WORK TO BE COMPLETED
You are asked to copy the entire listing exactly, apart from its pictures.

DATASET EXTRACT

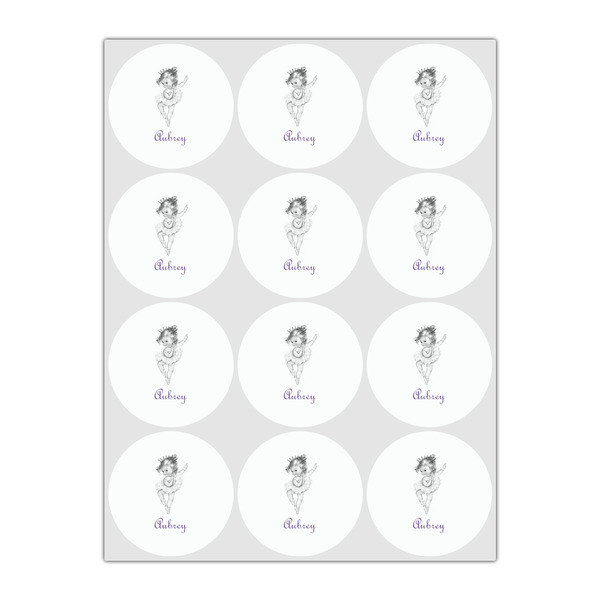 Ballerina Drink Topper - Small - Set of 12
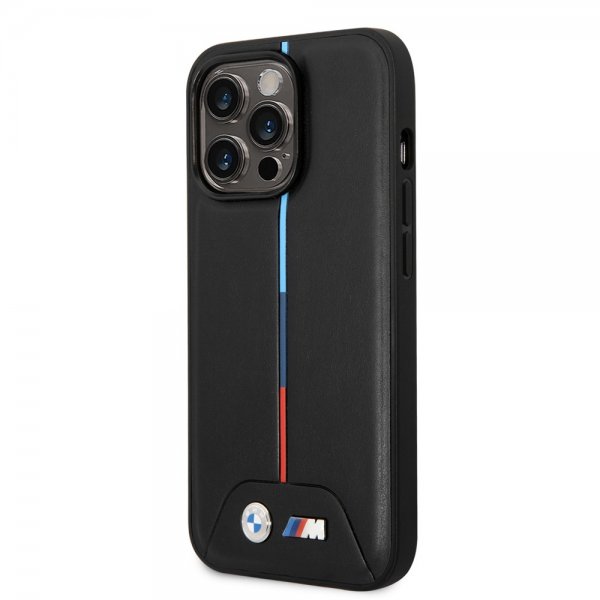 BMW iPhone 14 Pro Skal Quilted Svart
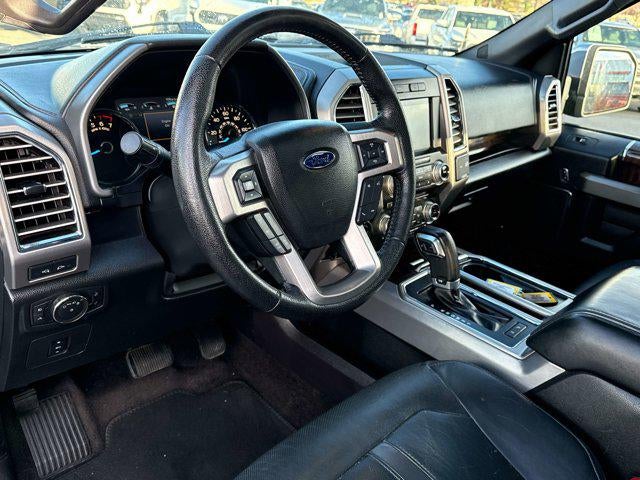 2016 Ford F-150 Platinum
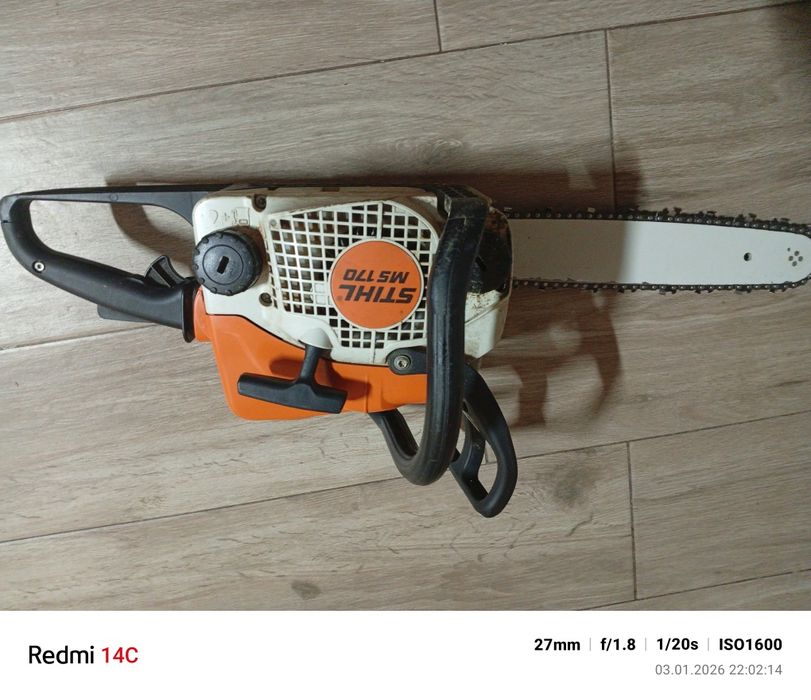 Vând sthil ms 170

WRITTEN RESPONSE
 Ballerina Drink Topper - Small - Set of 12
 BMW iPhone 14 Pro Skal Quilted Svart
 2016 Ford F-150 Platinum
 Vând sthil ms 170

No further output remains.